• _Extract provided_
****

Posted by: DaveMB | December 05, 2007 at 05:19 PM
"People who don't understand baseball won't admit this, but the game is actually simpler than football."
Well, yeah.
I will say this about baseball: at least broadcast coverage shows the whole field. For a game that's all about the forward pass, half the time you're left guessing how a play really developed.
Still, not as bad as hockey coverage.
Posted by: Carlos | December 05, 2007 at 08:12 PM
It depends on the coverage, unfortunately. I have found myself yelling at the screen, "What are the infielders doing! Where are the outfielders!!"
It's the same problem as football, although my impression is that football coverage is steadily improving while baseball is getting a bit worse. I still do that trick of turning the sound off the TV and turning on the radio during baseball games.
To accurately cover a hockey game, you'd just show a shot from the ceiling for the entire time. And let's not mention the problems with showing soccer on the tube.
Posted by: Noel Maurer | December 05, 2007 at 08:18 PM
OT: Just curious - it's "Noel" for male and "Noëlle" for female right?
Posted by: Jasmine Pierce | December 05, 2007 at 10:21 PM
I think you're right, Jasmine, but I honestly don't know. I got the name because my father is named "Leon," and "Noel" sure beats "Leon Jr."
My mother always pronounced it "No-El," but that caused the other kids in the schoolyard to question my possession of a Y-chromosome. Since I wasn't able to persuade people to call me "Billy," I've gone by Noel (pronounced "knoll," more or less) ever since.
There's a Noel Watson here at HBS, and he pronounces it "No-El."

****

• _Set task 1_
Retype the comment thread, beginning at the words "I will say this" and stopping after "as hockey coverage.".
• _Set task 2_
List every name that appears after "Posted by:" in the comment thread.
Answer using nothing but the comment thread.

****

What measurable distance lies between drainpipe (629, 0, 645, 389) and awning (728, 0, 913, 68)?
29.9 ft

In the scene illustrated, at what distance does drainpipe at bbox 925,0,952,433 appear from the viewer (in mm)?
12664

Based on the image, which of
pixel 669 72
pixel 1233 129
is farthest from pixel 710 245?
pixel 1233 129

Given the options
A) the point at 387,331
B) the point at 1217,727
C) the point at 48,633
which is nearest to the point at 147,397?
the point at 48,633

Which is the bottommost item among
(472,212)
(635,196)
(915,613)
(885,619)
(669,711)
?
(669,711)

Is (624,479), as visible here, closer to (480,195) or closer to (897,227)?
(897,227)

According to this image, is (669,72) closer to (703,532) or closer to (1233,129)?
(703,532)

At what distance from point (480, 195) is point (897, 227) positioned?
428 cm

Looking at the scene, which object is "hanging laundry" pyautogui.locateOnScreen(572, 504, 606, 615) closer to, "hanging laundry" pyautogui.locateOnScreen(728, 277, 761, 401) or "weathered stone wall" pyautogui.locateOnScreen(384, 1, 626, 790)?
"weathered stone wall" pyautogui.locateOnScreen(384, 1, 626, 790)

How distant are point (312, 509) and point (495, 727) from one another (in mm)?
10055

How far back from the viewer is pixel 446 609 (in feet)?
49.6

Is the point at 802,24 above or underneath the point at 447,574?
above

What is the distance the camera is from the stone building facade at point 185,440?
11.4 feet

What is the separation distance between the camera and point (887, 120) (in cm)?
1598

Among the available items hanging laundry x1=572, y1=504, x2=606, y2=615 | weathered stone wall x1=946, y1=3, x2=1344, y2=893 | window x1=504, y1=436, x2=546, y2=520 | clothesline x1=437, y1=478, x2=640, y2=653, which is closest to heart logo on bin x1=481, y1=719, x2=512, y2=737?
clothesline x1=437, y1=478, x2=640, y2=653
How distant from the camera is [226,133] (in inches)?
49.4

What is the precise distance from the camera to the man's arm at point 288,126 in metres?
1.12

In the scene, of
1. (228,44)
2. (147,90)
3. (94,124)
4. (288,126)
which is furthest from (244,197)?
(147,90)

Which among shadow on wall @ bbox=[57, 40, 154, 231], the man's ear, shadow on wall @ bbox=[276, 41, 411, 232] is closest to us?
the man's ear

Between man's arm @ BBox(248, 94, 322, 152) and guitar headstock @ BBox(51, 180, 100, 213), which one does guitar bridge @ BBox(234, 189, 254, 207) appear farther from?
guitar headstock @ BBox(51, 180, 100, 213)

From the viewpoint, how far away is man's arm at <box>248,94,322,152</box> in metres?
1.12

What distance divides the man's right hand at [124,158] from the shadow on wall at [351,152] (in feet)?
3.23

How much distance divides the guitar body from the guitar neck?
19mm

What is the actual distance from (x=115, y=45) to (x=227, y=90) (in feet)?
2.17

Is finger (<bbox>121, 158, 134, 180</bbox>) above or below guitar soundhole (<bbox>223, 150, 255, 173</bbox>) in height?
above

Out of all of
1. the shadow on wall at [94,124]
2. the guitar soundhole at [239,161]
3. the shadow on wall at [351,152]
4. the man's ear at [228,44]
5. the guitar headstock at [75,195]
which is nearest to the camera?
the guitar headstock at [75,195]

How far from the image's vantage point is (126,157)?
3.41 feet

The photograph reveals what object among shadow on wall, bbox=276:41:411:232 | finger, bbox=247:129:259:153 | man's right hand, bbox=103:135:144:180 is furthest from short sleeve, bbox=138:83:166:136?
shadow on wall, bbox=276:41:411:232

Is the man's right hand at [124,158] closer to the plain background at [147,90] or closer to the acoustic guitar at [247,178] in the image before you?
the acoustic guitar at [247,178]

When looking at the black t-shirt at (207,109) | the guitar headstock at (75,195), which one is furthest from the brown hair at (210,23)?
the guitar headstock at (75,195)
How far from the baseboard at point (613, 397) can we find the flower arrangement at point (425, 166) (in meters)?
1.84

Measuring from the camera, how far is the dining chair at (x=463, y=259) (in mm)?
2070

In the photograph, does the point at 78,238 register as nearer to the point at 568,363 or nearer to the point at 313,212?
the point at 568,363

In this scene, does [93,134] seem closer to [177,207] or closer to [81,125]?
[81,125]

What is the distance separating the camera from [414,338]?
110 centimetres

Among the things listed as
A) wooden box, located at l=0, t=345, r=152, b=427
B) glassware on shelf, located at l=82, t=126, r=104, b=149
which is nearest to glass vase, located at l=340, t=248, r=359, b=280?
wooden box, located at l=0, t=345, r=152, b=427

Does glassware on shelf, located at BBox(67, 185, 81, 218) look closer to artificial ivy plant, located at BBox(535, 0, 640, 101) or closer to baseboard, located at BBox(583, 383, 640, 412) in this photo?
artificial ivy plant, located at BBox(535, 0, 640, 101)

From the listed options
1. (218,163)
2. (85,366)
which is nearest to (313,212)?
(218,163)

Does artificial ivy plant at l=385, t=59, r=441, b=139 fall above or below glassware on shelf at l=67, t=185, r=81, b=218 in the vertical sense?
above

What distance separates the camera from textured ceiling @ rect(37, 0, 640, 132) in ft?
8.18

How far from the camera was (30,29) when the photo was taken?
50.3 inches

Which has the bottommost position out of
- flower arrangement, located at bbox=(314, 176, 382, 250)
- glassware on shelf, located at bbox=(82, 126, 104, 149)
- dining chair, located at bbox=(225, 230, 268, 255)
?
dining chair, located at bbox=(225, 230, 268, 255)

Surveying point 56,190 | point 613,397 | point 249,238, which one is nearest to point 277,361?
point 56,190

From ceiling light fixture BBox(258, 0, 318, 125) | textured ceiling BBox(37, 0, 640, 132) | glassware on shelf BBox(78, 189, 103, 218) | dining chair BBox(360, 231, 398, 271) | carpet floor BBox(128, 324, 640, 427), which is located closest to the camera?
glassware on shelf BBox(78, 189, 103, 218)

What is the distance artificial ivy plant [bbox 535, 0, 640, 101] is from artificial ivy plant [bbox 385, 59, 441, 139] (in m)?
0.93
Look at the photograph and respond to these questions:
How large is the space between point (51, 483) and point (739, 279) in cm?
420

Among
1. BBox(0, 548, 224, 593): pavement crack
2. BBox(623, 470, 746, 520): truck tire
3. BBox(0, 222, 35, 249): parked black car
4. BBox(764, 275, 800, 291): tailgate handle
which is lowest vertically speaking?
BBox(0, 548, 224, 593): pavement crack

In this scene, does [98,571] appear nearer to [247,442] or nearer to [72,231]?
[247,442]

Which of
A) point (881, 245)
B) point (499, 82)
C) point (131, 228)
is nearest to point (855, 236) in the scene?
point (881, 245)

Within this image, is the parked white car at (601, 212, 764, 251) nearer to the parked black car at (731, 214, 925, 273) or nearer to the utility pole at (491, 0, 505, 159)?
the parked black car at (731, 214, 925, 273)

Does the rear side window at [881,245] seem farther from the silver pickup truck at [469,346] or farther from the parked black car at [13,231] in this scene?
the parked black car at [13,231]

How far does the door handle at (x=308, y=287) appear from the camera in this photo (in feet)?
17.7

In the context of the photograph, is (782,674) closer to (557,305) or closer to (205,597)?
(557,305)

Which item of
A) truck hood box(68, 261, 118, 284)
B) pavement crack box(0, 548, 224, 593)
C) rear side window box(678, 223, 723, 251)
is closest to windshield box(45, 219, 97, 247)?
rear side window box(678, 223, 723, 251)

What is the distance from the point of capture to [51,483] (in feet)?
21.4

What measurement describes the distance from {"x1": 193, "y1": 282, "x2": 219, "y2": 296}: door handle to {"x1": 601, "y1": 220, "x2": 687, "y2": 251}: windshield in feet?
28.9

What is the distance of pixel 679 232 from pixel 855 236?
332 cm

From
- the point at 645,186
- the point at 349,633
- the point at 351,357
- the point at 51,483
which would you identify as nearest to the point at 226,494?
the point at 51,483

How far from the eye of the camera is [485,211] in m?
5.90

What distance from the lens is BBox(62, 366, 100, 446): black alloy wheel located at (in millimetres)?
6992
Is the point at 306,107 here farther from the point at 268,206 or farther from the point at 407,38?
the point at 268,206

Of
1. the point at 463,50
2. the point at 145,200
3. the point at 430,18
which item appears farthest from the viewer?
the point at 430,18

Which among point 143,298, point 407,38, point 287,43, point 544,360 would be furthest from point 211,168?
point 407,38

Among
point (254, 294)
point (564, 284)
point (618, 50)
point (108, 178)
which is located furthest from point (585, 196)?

****

• _Exercise result 1_
I will say this about baseball: at least broadcast coverage shows the whole field. For a game that's all about the forward pass, half the time you're left guessing how a play really developed.
Still, not as bad as hockey coverage.

• _Exercise result 2_
DaveMB, Carlos, Noel Maurer, Jasmine Pierce